By Bryan Edulzura
A scene-stealing “sarok” and exclusive hand painted “hegalong” shirt both separately conceived by visual artists Alwin Musa and Ramon Jorge Sarabosing, respectively, come out as Butuan-made obras proudly one-of-a-kind Mindanaoan original.
The sarok, an iconic Vietnamese hat but common among Southeast Asian peasants and farmers is transformed into an attractive piece by Musa’s explorative mind to raise it as a fashion statement.
“I see the sarok as an opportunity for artistic expression as an artist and a fashionable outlet for fashion trendsetters,” says Musa, who is a public high-school teacher of Magallanes town in Agusan del Norte.
An active pioneer of Likha Karaga (LK), an organization of painters, Musa added that more than a hat and being fashionable, the sarok can also be made into a wall decor that steals attention.

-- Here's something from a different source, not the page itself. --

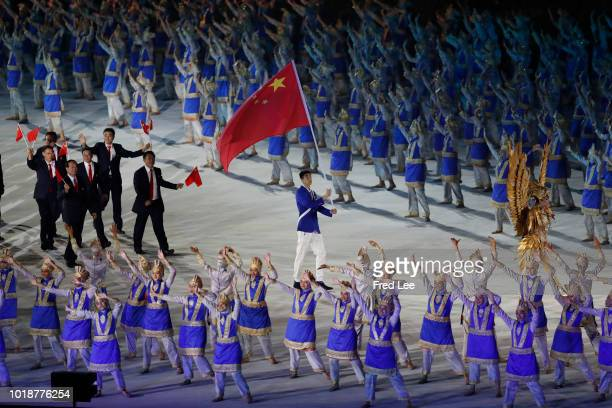 China athletes parade during the opening ceremony of the Asian Games 2018 at Gelora Bung Karno Stadium on August 18, 2018 in Jakarta, Indonesia.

He is also transforming lampshades into dazzling home pieces. Musa is definitely an artist with an exploring imagination. The sarok being a “head-turner” whoever wears it.
Now comes another artist. Not just any other though because he is known more as a veteran feature writer, playwright and art critic. Between writing, he dabbles on painting and found his niche: exclusive hand paint shirt focusing on the hegalong, the native lute found only in Mindanao and Malaysia and once popularized by world music singer Joey Ayala.
“I believe the hegalong which has many tribal names is a perfect symbol of the Malay race and we should be proud of and celebrate it,” asserts him who also embellished the shirt designs with Australian Aboriginal art, having lived in Australia for a while and inspired by it.
His shirts command attention because of its uniqueness that break stereotypes of Western designs.
In Manila, a buyer was chased by an American who wanted to know where she got it. She told him to go to Butuan. His shirts became sought-after gift item for VIP guests and visitors. In fact, a collector’s item and most buyers from abroad do not just wear it but hang on the wall as decoration.
In the past, he has had a series of exhibition called “Hayhayan” (Clothesline), one at the Butuan National Museum, creatively curated by no less than the Regional Museum chief, Lenricon Absuelo himself. Sarabosing has also exhibited and held interactions in England, Bali, Indonesia and Australia.
Any way you look at it, both artists managed to venture their art successfully, first by exploring “out of the box” and dared to be different.
Can’t wait for them to have a collaborative exhibition. Go for it Butuan!